Set the self-driving safety bar high: Oxa demands explainability in data sharing
As well as a long-awaited first ever ride in a self-driving car on public roads in the UK, our recent visit to Oxa featured an exceptional roundtable discussion on rollout, regulation and, above all, safety.
It featured independent road safety campaigner and trustee of Brake, Meera Naran MBE, self-driving expert and Chief Road Safety Adviser to National Highways, Dr Nick Reed, and senior representatives of Oxa including Autonomy Systems and Regulatory Expert, Bryn Balcombe, Director of Safety Assurance, Camilla Fowler, Head of Global Regulatory Affairs, Jamie Hodsdon, and co-founder and CTO, Professor Paul Newman.
To set the scene, numerous messages from friends ahead of the event referred to the likelihood of a crash on the demo – a timely reminder of the consumer confidence challenge. And here we had leading proponents of self-driving in the same room as someone who’s young son, Dev, was killed in a collision with a lorry on a smart motorway.

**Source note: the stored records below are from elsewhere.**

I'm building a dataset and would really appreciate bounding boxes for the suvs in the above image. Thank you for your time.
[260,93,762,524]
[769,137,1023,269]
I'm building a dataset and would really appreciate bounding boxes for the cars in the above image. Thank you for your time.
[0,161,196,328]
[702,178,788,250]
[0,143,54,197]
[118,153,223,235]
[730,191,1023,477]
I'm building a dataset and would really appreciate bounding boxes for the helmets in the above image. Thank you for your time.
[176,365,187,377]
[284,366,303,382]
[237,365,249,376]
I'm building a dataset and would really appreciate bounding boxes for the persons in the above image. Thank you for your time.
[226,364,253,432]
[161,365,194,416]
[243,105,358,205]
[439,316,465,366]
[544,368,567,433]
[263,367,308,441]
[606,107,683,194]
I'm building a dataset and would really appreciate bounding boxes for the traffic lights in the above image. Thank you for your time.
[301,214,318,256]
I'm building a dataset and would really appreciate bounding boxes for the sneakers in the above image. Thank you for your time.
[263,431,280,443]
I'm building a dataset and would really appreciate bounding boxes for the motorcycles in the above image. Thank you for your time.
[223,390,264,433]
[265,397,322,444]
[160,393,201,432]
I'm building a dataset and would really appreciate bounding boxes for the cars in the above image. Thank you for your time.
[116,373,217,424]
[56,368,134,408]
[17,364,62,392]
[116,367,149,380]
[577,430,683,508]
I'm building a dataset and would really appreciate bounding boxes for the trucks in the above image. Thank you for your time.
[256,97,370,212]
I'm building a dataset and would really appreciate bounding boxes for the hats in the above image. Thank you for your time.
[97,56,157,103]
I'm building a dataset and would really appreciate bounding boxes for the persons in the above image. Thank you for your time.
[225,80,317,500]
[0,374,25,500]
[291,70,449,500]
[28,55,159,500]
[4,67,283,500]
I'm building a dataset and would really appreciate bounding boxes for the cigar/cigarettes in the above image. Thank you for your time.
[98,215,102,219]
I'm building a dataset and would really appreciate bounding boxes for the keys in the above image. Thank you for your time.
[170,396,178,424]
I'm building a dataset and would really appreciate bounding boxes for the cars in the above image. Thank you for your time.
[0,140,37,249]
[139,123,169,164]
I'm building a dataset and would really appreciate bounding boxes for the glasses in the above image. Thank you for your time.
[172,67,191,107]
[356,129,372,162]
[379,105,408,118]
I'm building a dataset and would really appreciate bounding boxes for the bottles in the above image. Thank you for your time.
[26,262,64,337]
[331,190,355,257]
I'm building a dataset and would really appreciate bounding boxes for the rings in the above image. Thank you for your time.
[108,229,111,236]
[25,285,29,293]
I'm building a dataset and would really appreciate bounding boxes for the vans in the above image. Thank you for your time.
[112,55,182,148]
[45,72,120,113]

Naran, having also just had her first ever trip in a self-driving car, explained that Dev was passionate about technology, and cars in particular. “I see value in the potential of self-driving,” she said. “It means that, in 20 years’ time, my daughter, who is four, is going to be safer.” It wasn’t an average discussion. It was no holds barred…
Self-driving safety
PN: “We specialise in self-driving software – providing it to others, like the Beep shuttles in Florida – but we also run a small fleet of vehicles to prove our work in different environments.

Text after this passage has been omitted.